Part of the problem in Haiti is that the American managed coup against President Aristide was a coup against democratic community organisations as well. The Haiti Democracy Project, USAID and John McCain’s International Republican Institute calculated that they would fatally undermine Aristide by destroying the grassroots organisations. What they did was to destroy the Haitians’ capacity to help themselves.
— "The Children of Prometheus" by John Maxwell
Harper, in turn, assured a large partisan crowd that he feels for people making the transition from one job to another. "We know that some Canadian workers are transitioning between jobs. that's never easy and I don't want to minimize it, but we should never lose sight of how solid our fundamentals are and more importantly how fortunate we are to live in this country," he said.
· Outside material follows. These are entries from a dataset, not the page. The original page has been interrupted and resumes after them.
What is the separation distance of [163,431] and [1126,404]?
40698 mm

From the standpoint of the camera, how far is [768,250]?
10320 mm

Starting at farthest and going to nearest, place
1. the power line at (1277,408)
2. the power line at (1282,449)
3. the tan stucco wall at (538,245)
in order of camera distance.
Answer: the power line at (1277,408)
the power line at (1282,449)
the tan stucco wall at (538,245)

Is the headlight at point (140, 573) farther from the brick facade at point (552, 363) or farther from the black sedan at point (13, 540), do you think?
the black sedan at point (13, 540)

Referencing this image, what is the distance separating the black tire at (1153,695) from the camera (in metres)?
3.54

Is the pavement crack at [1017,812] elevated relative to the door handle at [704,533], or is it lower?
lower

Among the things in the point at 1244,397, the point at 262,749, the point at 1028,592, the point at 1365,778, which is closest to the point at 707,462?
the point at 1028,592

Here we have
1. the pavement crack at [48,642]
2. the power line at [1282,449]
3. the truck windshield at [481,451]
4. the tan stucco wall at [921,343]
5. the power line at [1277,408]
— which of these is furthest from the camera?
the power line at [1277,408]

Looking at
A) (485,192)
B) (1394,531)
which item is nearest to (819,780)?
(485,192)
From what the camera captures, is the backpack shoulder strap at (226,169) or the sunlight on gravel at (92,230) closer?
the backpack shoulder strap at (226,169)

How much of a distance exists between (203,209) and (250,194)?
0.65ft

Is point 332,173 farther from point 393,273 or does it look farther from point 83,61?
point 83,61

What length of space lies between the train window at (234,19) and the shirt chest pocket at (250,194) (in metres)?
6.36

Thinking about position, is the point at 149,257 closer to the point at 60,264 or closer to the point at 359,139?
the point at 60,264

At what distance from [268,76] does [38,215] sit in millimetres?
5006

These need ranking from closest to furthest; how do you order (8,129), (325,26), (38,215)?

He then talked about how he travelled to a desperately impoverished slum in Haiti and how the people there looked hopeless, in stark contrast to Canada, which he described as "a land of above all else, boundless hope."
What are these "fundamentals"? Is that language to obfuscate "our oil companies are doing well"?
This document is pretty surprising. It shows which areas of Haiti are being served by various NGOs (Non-government organizations). The sheer number is pretty stunning.
In an email that I saw this link in, this point was raised:
here is a development mystery about Haiti, perhaps not unique in the Third World, we should solve without delay. namely, with all the apparent intervention, what accounts for the continuing and seemingly worsening situation? which factors are most influential, which less so, etc.? what posture and departure from history should the Haitians and intervenors now take to change course?
Certainly, there's been a lot of writing about the role of NGOs in Haiti and how they've often been very partisan actors. Groups like "Rights and Democracy" and "NCHR-Haiti" appear to have been funded to perpetuate stories of human rights abuses under the Aristide government (and were silent about human rights abuses under the Latortue government). The Coalition to Oppose the Arms Trade has an issue of their zine, Press for Change that talks about this role of NGOs in Haiti.
One of the reasons that I like Médecins Sans Frontières is that they engage in a political evaluation of a country before beginning their aid operations. For Haiti, they have declined CIDA funding. (I can't speak for why, but I'm inclined to think that the money is tied to partisan objectives).